IMF Increases Positive Growth Forecast for India


The International Monetary Fund (IMF) has increased its GDP growth forecast for India in FY24 by 40 basis points (bps) to 6.7% and for FY25 by 20 bps to 6.5%, as stated in its latest ‘World Economic Outlook’ report. This adjustment is 30 bps lower than the Reserve Bank of India’s estimate of 7.0% for FY24. The finance ministry acknowledged the IMF’s revised growth forecast for India in FY24 to 6.7%, up from 6.3%, attributing it to the robust Q2 GDP performance and highlighting the role of resilient domestic demand.

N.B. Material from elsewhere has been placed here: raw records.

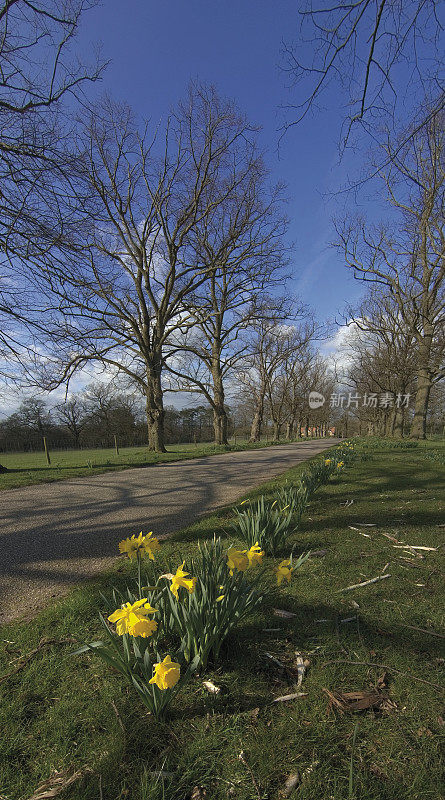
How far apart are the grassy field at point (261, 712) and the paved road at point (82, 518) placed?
21.4 inches

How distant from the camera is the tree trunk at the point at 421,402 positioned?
1894cm

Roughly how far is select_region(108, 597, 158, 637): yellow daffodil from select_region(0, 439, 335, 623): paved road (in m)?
1.41

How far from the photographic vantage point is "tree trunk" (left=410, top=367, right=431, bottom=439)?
746 inches

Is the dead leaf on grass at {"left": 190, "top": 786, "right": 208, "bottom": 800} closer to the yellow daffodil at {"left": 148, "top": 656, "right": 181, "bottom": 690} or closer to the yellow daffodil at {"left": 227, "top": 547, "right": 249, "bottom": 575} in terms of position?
the yellow daffodil at {"left": 148, "top": 656, "right": 181, "bottom": 690}

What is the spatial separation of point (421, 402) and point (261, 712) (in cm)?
2134

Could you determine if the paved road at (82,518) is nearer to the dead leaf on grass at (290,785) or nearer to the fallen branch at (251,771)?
the fallen branch at (251,771)

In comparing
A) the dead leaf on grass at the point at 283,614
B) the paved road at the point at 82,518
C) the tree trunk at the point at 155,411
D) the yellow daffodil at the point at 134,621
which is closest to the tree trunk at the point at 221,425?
the tree trunk at the point at 155,411

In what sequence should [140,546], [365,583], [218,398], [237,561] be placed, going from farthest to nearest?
[218,398] < [365,583] < [140,546] < [237,561]

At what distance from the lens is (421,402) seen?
1945cm

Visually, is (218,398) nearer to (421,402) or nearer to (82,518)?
(421,402)

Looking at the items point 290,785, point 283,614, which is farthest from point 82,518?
point 290,785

Even with the upward revision to 6.7%, India would retain its status as the fastest-growing major economy globally. Nevertheless, the forecast for FY24 still lags by 60 basis points compared to the National Statistical Office’s (NSO) estimate. The NSO recently projected India’s economy to grow at 7.3% in the current fiscal year, extrapolating data from the initial seven to eight months. The IMF’s estimate is also 30 basis points below the Reserve Bank of India’s (RBI) projection of 7.0% for FY24. The finance ministry noted that the IMF revised India’s FY24 growth forecast to 6.7% from 6.3%, citing the robust Q2 GDP performance, which exceeded market expectations at 7.6%.

“The IMF has increased the medium-term (potential) GDP growth to 6.5% from 6.3%, acknowledging robust public investment, favorable labor market outcomes based on the latest PLFS report, and adjustments to our model,” stated the finance ministry. However, the IMF’s projection for the upcoming fiscal year is approximately 50 basis points lower than the finance ministry’s estimate. In a report, Chief Economic Adviser V Anantha Nageswaran suggested that India’s real GDP growth is likely to be around 7% in FY25 for the fourth consecutive year.

He anticipates India’s economy reaching the $5 trillion milestone by 2027-28, positioning it as the third-largest economy globally. The finance ministry report stated that achieving a growth rate above 7% in the coming years is highly feasible, driven by the robust financial sector and ongoing and prospective structural reforms. The only significant concern highlighted in the report is the heightened risk of geopolitical conflicts.